• Goal a:
In the passage on wireless guest access security, rewrite the section from "The obvious solution" up to and including "based dynamic encryption.", swapping "encryption" for "scrambling" wherever it occurs.

• Extract to read:
########################################

To provide your own guest access securely, make sure the WLAN you select supports your own employees on their typical private groups but enables support for a new “guest” group, on an encrypted SSID, that gains access to the network that is outside your corporate firewall.

Marcel Wiget, Chantry Networks

Today, most public access Wi-Fi hot spots are using secure captive portals to authenticate users. There are multiple potential problems with this solution: no wireless encryption is used and hence unencrypted user traffic can be captured and analyzed by anyone close by. Even worse, a potential hacker can learn the MAC and IP address from a validated wireless user and take over his session by modifying his own client card with the stolen information and get a “free ride.”

The obvious solution is to use wireless per session encryption as provided by WPA (802.1x with TKIP). Unfortunately, this requires up-to-date drivers and software on the client side, which most likely customers won’t necessarily have immediately. The good news is that more wireless solutions offer multi-SSID support, allowing the advanced user to select the security access that best suits their requirement and hardware capabilities.

So for legacy clients, the standard captive portal secured access without encryption is provide on one SSID and 802.1x with PEAP and TTLS support on another SSID (allowing username and password authentication). 802.1x with either dynamic WEP or TKIP will guarantee privacy by session and packet based dynamic encryption.

########################################

• Data shown:
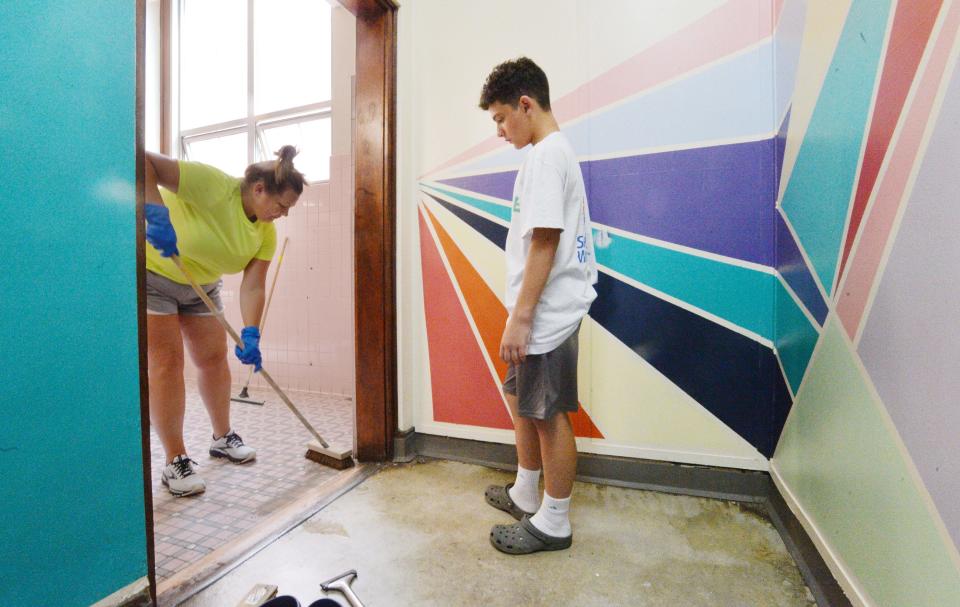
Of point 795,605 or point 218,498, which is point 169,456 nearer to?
point 218,498

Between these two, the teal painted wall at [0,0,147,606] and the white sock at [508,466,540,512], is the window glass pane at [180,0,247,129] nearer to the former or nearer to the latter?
the teal painted wall at [0,0,147,606]

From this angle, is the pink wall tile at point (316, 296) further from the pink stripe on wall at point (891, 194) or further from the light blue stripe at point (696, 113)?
the pink stripe on wall at point (891, 194)

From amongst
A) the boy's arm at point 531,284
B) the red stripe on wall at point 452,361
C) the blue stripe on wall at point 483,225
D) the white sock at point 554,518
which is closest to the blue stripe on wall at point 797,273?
the boy's arm at point 531,284

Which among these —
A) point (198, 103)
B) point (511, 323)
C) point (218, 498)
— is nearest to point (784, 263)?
point (511, 323)

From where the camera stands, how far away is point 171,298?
1.69m

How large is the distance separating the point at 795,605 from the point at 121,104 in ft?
5.90

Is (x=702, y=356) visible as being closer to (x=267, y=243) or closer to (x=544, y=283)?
(x=544, y=283)

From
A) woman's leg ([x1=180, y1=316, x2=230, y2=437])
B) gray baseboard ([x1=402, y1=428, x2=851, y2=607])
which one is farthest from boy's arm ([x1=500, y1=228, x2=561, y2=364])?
woman's leg ([x1=180, y1=316, x2=230, y2=437])

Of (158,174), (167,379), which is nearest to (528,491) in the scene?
(167,379)

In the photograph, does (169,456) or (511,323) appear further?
(169,456)

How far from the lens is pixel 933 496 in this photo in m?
0.65

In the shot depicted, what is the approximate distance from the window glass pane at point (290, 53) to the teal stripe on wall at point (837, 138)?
9.85ft

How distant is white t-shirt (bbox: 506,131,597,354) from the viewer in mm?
1111

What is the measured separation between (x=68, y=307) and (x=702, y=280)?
1673mm
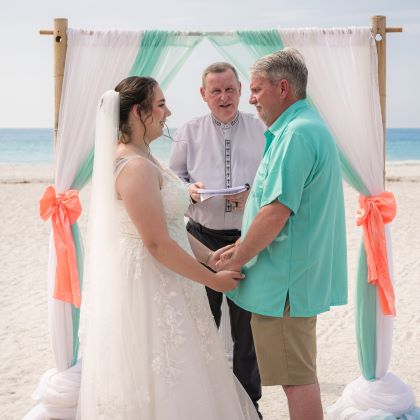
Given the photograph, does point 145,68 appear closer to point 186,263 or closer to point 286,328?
point 186,263

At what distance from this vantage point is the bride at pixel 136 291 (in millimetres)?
3025

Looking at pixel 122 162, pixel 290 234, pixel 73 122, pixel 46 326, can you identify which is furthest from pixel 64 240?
pixel 46 326

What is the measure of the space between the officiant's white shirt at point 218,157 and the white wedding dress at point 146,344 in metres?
1.11

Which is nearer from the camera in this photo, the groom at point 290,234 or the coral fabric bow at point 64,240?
the groom at point 290,234

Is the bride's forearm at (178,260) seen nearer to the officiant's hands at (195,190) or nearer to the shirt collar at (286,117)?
the shirt collar at (286,117)

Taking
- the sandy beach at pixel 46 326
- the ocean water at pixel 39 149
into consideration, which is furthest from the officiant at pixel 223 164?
the ocean water at pixel 39 149

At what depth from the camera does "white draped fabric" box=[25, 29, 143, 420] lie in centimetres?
412

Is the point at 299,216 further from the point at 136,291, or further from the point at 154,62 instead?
the point at 154,62

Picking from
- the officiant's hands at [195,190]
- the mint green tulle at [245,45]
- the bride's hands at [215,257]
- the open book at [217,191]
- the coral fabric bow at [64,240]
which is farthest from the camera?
the mint green tulle at [245,45]

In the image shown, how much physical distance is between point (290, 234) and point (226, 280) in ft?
1.14

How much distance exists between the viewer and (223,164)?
4.32 meters

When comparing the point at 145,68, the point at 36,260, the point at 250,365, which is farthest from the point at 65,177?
the point at 36,260

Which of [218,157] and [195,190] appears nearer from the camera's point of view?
[195,190]

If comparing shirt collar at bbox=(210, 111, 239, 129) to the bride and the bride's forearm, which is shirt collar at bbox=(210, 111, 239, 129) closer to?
the bride
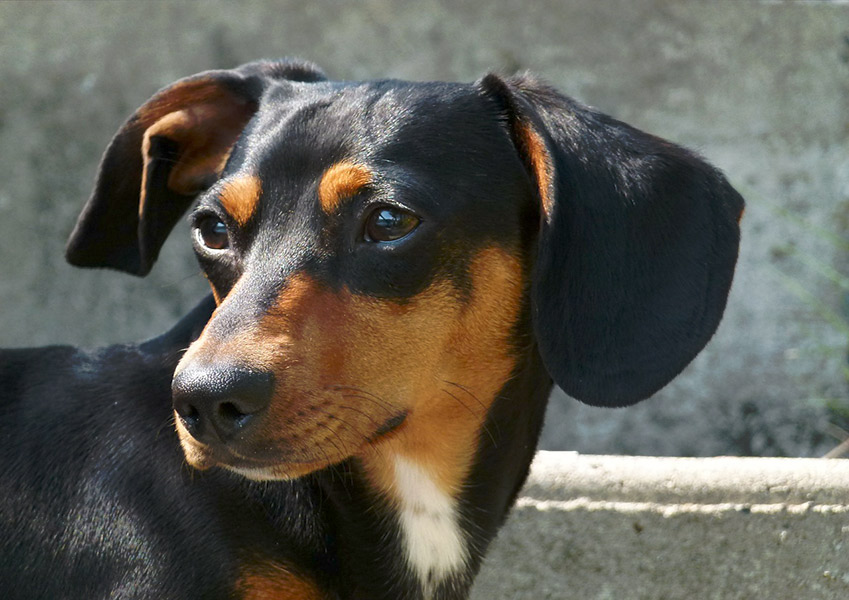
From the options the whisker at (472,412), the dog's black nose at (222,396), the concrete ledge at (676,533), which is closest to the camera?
the dog's black nose at (222,396)

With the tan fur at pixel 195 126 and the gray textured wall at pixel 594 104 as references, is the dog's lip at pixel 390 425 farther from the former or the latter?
the gray textured wall at pixel 594 104

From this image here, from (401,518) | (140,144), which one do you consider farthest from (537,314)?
A: (140,144)

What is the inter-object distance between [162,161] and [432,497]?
124 centimetres

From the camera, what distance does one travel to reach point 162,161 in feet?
10.4

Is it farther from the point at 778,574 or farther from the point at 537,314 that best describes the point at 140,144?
the point at 778,574

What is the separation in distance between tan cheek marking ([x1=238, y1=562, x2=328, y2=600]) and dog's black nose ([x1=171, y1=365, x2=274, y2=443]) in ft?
1.41

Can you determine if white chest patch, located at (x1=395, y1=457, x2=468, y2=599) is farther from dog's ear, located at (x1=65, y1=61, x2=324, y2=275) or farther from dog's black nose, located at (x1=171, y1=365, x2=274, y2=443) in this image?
dog's ear, located at (x1=65, y1=61, x2=324, y2=275)

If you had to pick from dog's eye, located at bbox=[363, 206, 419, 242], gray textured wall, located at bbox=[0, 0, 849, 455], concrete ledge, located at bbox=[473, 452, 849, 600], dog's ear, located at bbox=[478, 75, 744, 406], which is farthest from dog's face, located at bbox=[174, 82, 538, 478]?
gray textured wall, located at bbox=[0, 0, 849, 455]

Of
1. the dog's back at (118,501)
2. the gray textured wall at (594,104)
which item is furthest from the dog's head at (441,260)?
the gray textured wall at (594,104)

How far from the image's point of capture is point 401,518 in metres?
2.81

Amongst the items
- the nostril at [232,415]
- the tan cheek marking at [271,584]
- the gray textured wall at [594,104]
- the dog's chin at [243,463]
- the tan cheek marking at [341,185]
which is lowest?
the gray textured wall at [594,104]

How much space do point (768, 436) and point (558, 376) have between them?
384 centimetres

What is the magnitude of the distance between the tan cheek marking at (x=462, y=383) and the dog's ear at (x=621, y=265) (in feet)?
0.40

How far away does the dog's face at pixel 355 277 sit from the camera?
7.40 feet
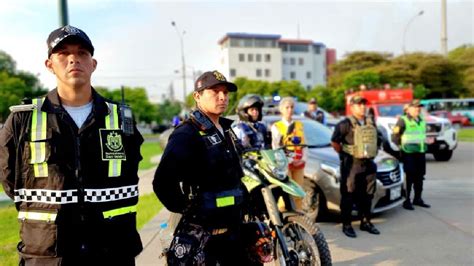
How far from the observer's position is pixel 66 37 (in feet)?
6.12

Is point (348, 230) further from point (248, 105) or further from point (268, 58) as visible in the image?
point (268, 58)

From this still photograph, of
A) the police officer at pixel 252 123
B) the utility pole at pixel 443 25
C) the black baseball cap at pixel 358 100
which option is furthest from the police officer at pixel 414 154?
the utility pole at pixel 443 25

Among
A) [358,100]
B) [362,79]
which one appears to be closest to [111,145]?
[358,100]

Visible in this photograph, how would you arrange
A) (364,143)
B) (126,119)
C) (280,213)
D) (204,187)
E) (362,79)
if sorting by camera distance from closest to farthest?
(126,119)
(204,187)
(280,213)
(364,143)
(362,79)

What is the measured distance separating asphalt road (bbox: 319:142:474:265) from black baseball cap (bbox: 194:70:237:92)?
2.56 metres

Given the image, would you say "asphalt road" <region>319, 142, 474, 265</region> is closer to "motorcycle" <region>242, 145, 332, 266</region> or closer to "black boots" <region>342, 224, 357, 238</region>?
"black boots" <region>342, 224, 357, 238</region>

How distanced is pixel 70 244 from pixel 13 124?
62cm

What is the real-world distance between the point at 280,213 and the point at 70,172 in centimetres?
211

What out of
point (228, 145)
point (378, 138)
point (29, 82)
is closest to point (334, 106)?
point (29, 82)

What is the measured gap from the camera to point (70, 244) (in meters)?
1.77

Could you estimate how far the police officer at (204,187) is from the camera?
2.38 metres

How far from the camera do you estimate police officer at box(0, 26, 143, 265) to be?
178 centimetres

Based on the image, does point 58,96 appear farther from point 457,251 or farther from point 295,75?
point 295,75

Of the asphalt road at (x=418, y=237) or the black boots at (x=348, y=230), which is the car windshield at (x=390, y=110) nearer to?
the asphalt road at (x=418, y=237)
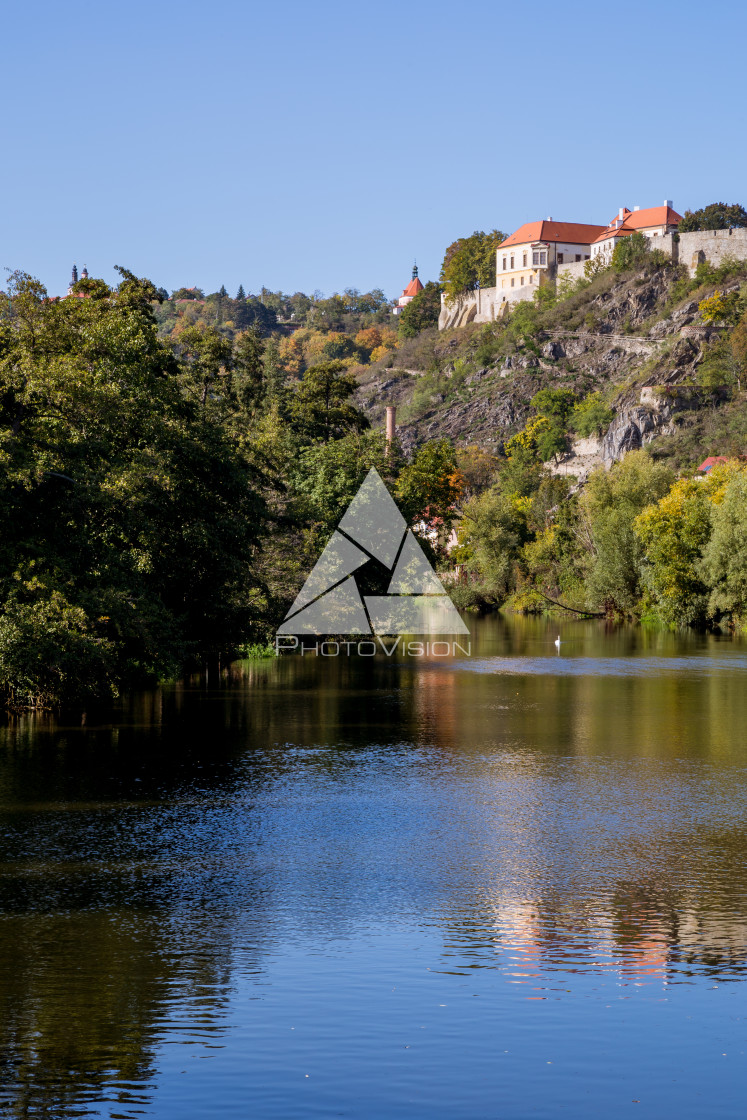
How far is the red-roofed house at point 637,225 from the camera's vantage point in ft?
495

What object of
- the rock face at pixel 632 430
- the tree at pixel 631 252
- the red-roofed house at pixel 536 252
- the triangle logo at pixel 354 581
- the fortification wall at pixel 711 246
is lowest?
the triangle logo at pixel 354 581

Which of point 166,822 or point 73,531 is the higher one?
point 73,531

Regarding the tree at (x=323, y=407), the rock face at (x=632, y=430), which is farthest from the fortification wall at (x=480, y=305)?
the tree at (x=323, y=407)

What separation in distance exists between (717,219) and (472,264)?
1586 inches

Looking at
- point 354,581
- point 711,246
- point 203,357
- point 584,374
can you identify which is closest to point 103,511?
point 203,357

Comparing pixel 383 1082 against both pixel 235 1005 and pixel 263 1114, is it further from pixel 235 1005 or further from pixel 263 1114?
pixel 235 1005

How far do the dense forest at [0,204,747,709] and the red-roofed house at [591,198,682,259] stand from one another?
6.23m

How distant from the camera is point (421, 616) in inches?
2736

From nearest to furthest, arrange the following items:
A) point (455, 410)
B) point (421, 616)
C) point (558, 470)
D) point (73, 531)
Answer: point (73, 531) → point (421, 616) → point (558, 470) → point (455, 410)

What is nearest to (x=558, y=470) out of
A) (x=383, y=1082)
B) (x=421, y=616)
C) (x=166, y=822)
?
(x=421, y=616)

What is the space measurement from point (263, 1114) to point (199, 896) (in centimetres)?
599

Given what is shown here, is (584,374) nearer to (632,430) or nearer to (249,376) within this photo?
(632,430)

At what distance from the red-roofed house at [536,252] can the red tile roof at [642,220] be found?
4378 mm

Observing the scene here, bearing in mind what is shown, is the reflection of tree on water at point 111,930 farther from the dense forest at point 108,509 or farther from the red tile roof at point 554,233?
the red tile roof at point 554,233
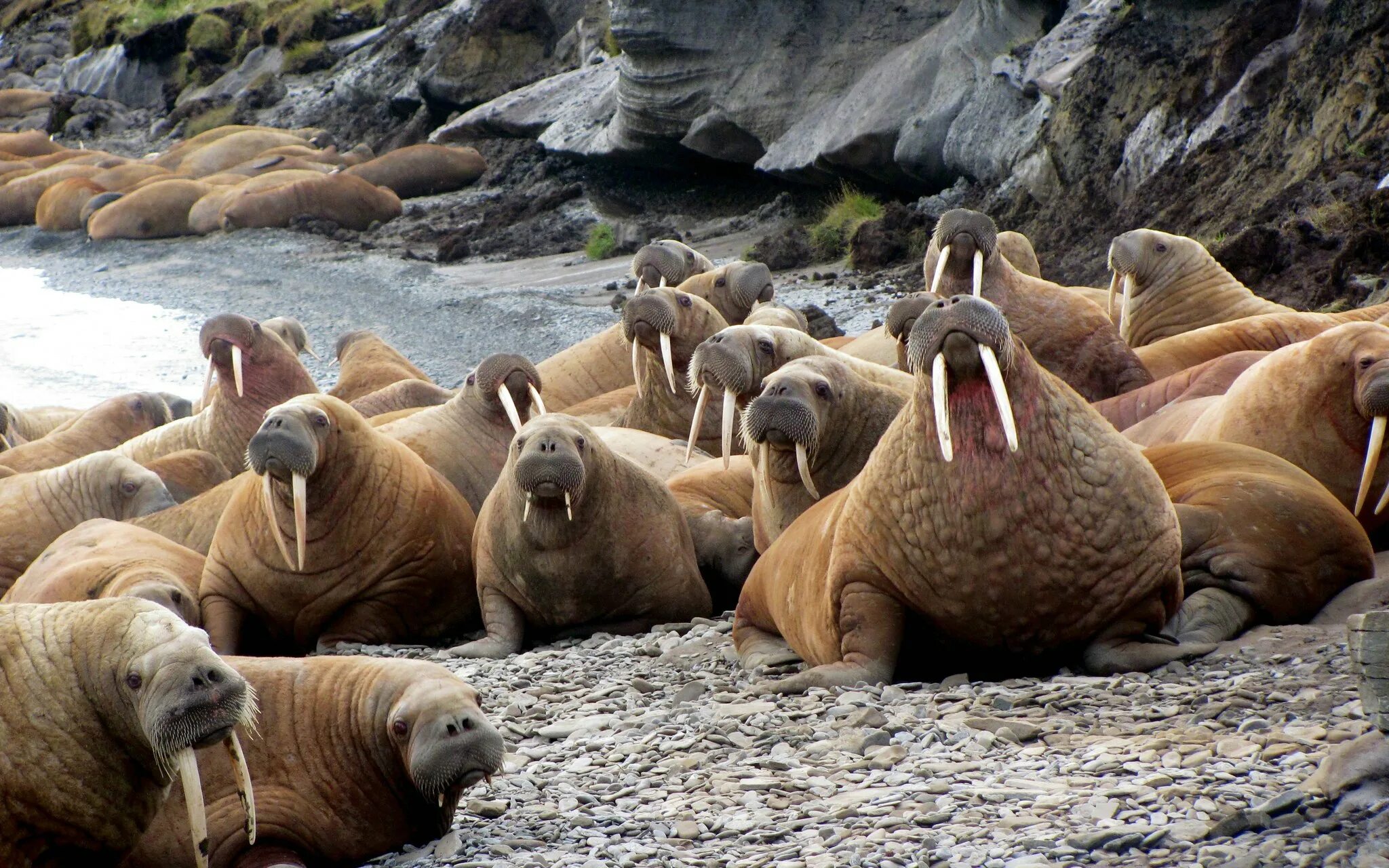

########################################

• Goal b:
Lay out the listing as a numbered list, starting from the line with "What separation in" and running through the end of the listing. Leave out blank lines and the pictures.

• Complete response a:
The obvious solution is to use wireless per session scrambling as provided by WPA (802.1x with TKIP). Unfortunately, this requires up-to-date drivers and software on the client side, which most likely customers won’t necessarily have immediately. The good news is that more wireless solutions offer multi-SSID support, allowing the advanced user to select the security access that best suits their requirement and hardware capabilities.

So for legacy clients, the standard captive portal secured access without scrambling is provide on one SSID and 802.1x with PEAP and TTLS support on another SSID (allowing username and password authentication). 802.1x with either dynamic WEP or TKIP will guarantee privacy by session and packet based dynamic scrambling.

• Complete response b:
1. What separation in distance exists between (717,219) and (472,264)?
2. 1586 inches
3. Looking at
4. - point 354,581
5. - point 711,246
6. - point 203,357
7. - point 584,374
8. can you identify which is closest to point 103,511?
9. point 203,357
10. Comparing pixel 383 1082 against both pixel 235 1005 and pixel 263 1114, is it further from pixel 235 1005 or further from pixel 263 1114?
11. pixel 235 1005
12. How far do the dense forest at [0,204,747,709] and the red-roofed house at [591,198,682,259] stand from one another?
13. 6.23m
14. How distant from the camera is point (421, 616) in inches?
15. 2736
16. From nearest to furthest, arrange the following items:
17. A) point (455, 410)
18. B) point (421, 616)
19. C) point (558, 470)
20. D) point (73, 531)
21. Answer: point (73, 531) → point (421, 616) → point (558, 470) → point (455, 410)
22. What is nearest to (x=558, y=470) out of
23. A) (x=383, y=1082)
24. B) (x=421, y=616)
25. C) (x=166, y=822)
26. ?
27. (x=421, y=616)
28. What is the space measurement from point (263, 1114) to point (199, 896) (in centimetres)?
29. 599
30. Given what is shown here, is (584,374) nearer to (632,430) or nearer to (249,376) within this photo?
31. (632,430)
32. At what distance from the red-roofed house at [536,252] can the red tile roof at [642,220] be found?
33. 4378 mm
34. Observing the scene here, bearing in mind what is shown, is the reflection of tree on water at point 111,930 farther from the dense forest at point 108,509 or farther from the red tile roof at point 554,233?
35. the red tile roof at point 554,233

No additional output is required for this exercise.